- How to complete this task: In the listing below, the lines starting with the line with "MANUFACTURING SECTOR OVERVIEW & OUTLOOK" and going on through the line with "Intelligence of responses" are to be reproduced exactly, and only those.

- Source records:

_ _ _

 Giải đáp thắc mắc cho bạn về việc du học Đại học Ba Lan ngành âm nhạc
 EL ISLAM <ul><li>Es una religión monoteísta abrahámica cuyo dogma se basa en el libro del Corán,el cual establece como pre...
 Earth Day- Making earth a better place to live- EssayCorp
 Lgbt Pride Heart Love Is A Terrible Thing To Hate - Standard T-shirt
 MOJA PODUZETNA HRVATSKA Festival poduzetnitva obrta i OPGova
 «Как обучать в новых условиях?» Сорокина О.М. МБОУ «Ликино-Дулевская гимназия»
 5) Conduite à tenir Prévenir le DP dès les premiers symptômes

_ _ _

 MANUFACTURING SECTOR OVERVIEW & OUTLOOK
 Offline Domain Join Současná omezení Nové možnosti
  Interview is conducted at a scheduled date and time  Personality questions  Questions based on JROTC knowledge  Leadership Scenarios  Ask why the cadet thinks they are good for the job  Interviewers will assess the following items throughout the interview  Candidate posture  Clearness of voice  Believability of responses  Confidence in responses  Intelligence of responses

_ _ _

- Result below:
 MANUFACTURING SECTOR OVERVIEW & OUTLOOK
 Offline Domain Join Současná omezení Nové možnosti
  Interview is conducted at a scheduled date and time  Personality questions  Questions based on JROTC knowledge  Leadership Scenarios  Ask why the cadet thinks they are good for the job  Interviewers will assess the following items throughout the interview  Candidate posture  Clearness of voice  Believability of responses  Confidence in responses  Intelligence of responses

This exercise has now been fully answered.